Sandy Harbutt’s STONE – An Ozploitation Legacy!
Despite having only directed the one film in his career, Sandy Harbutt remains a revered figure in the Australian film industry. Harbutt’s 1974 feature STONE was a box-office hit, in fact it’s one of the most profitable films in the history of Australian cinema. A clear inspiration for George Miller’s MAD MAX, which granted Miller international recognition, STONE’s gritty and realistic representation of “bikies” is what made it such an accessible film for many Australian motorcyclists.
While Miller has had an expansive film career following MAD MAX, Harbutt tragically failed to make a sophomore feature due to financing difficulties. While never explicitly expressing bitterness, it’s clear in other interviews with Harbutt that he felt this disparity of cinematic accomplishment.
Mark Hartley, project manager and executive producer of Umbrella Entertainment’s Ozploitation Classics release of STONE, and director of the documentary NOT QUITE HOLLYWOOD, hypothesised that Sandy “might have felt that George got all the kudos, where [Sandy] went there first.”
“MAD MAX made a splash all around the world and elevated George Miller [who] is considered one of the greatest filmmakers of the twentieth century now when it comes to genre cinema” Hartley states. “Sandy is a very heroic figure in the Australian film industry [but] also a very tragic figure in the way that he only made one film. Stone is his legacy. When he saw George and these other directors making film after film after film, I’m sure that was pretty crushing for him.”
A fundamental reason for Harbutt’s lack of funding, according to Hartley, was that “he didn’t play safe”. Hartley claims that STONE’s producer, David Hannay, admitted in an interview for NOT QUITE HOLLYWOOD that Sandy “scared people” – including funding bodies.
“You have to play safe with those people if you want to get your films made” Hartley clarifies. “And Sandy obviously didn’t play safe. He might not have had the temperament to [deal] with the way films needed to be financed back then, post-STONE.”

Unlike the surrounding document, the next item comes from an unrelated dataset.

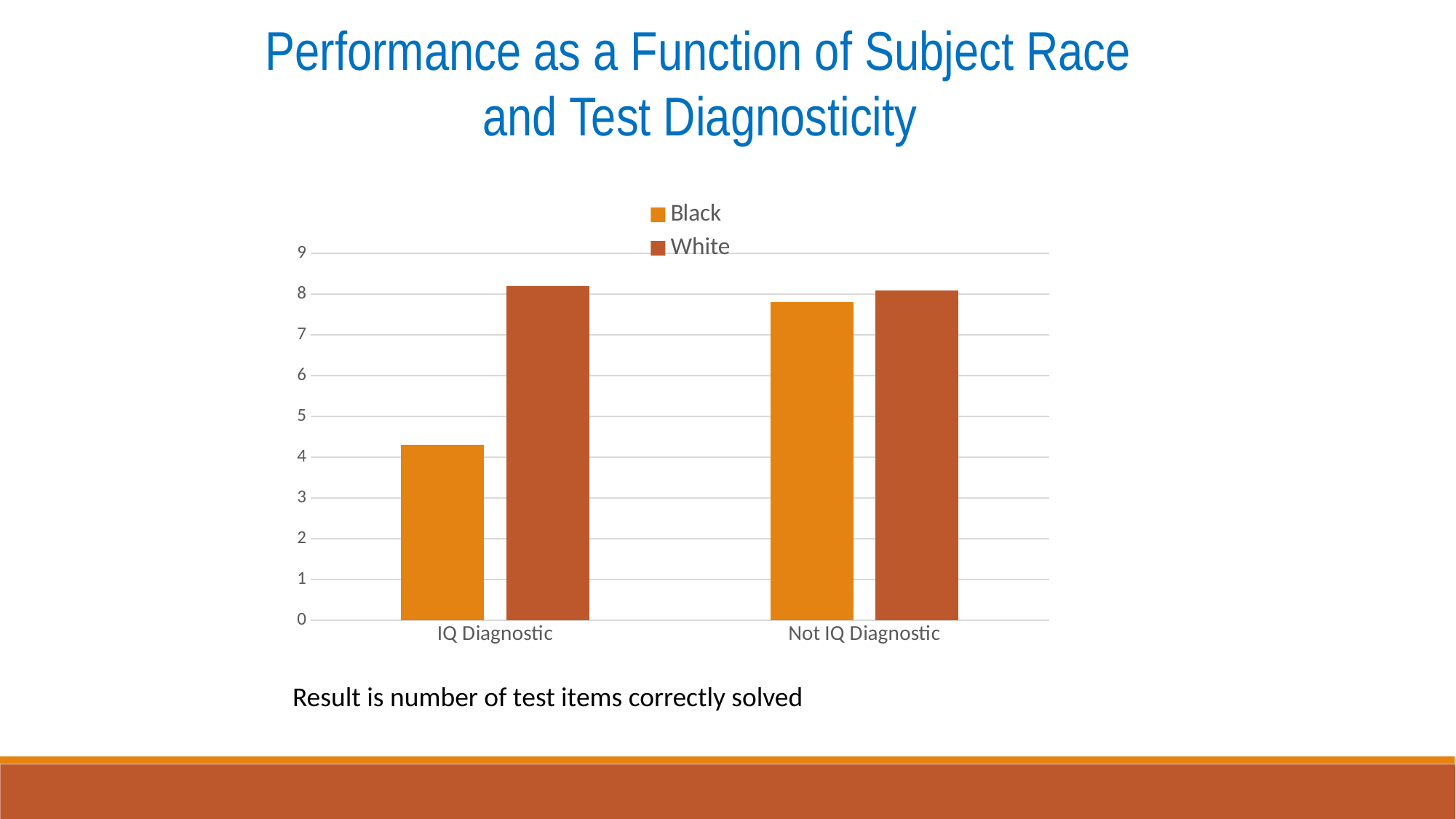
Is the White value for Not IQ Diagnostic greater or less than 6? greater How many series does the legend list? 2 Is the Black value for Not IQ Diagnostic greater or less than 7? greater What kind of chart is shown on the slide? bar chart Is the White value for IQ Diagnostic greater or less than 7? greater For the Black series, which is larger, the IQ Diagnostic or the Not IQ Diagnostic value? Not IQ Diagnostic Which series is shown in the lighter orange colour? Black For the IQ Diagnostic condition, which is larger, the Black or the White value? White How many categories are shown on the x axis? 2 What is the title of the chart on the slide? Performance as a Function of Subject Race and Test Diagnosticity Which bar is the lowest in the chart? Black, IQ Diagnostic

Confirming Harbutt’s intense nature, actor Roger Ward, who played Hooks in STONE, states that Harbutt was “very aggressive and very proactive.”
“He was a biker himself” Ward explains. “He rode in the film itself and [was] very aggressive towards his actors [because] a lot of the actors were inexperienced. They were bikers; they weren’t even actors. Sandy was like a sergeant major, or even worse than that, and ruled the hell out of them!”
But it’s arguably this intensity and passion that made STONE the film it is. Hartley reflects on a NOT QUITE HOLLYWOOD interview with Quentin Tarantino, who was a fan of STONE’s “realistic and legit” nature.
“He’s a big fan of STONE” Hartley says of Tarantino. “He certainly was impressed by the very dour and low-key ending. He cites it as being the most honest and realistic ending in any biker film ever.”
Harbutt’s gritty and realistic storytelling stems from his own connections to Hell’s Angels, who provided consultation and production assistance. Some of its members even acted in the film.
From production to release, STONE is a film tailored to a distinct audience: namely young men who ride motorcycles, and those with bikie affiliations. It’s a film that caters to this niche group, rather than film critics. When queried on how it made such a big cultural splash despite being a critical “flop”, Hartley says that “it didn’t have to speak to critics – it spoke to an audience, and that was the most important thing.”
“That’s the great thing about STONE” Hartley continues. “The American motorcycle movies, which the AIP [American International Pictures] were turning out and playing at drive-ins, didn’t really speak to bikies. Bikies thought that they were entertaining, but they didn’t really think that they [could tell] their stories. Whereas Stone really did. Even today, it still speaks to members of motorcycle culture across Australia. They feel a real affinity [towards] it because it seems like a genuine article.”
Ward confirms that STONE spoke to its audience, particularly young men, in a way that other films at the time didn’t.
“[STONE] was a bit of an eye-opener for the young guys that were looking for entertainment,” he recalls. “We went to the movies more than they do now [and] were influenced by movies. Consequently, all the young guys said oh, there’s a biker movie on! Everyone was into bikes those days, and off they went.”
STONE’s influence on Australian genre and Ozploitation films is clear. It’s for this reason that Hartley, with Umbrella Entertainment, has strived to preserve the film.
“That was the main reason I got involved [in Umbrella’s Ozploitation Classics label],” Hartley says. “To help keep Sandy’s vision alive and to make sure [STONE] and Sandy both have a legacy that still really holds up when you put it into your Blu-ray player.”
Ward emphasises STONE’s impact on the Australian cinematic landscape, stating “there never was a film like that made, and there hasn’t been since.”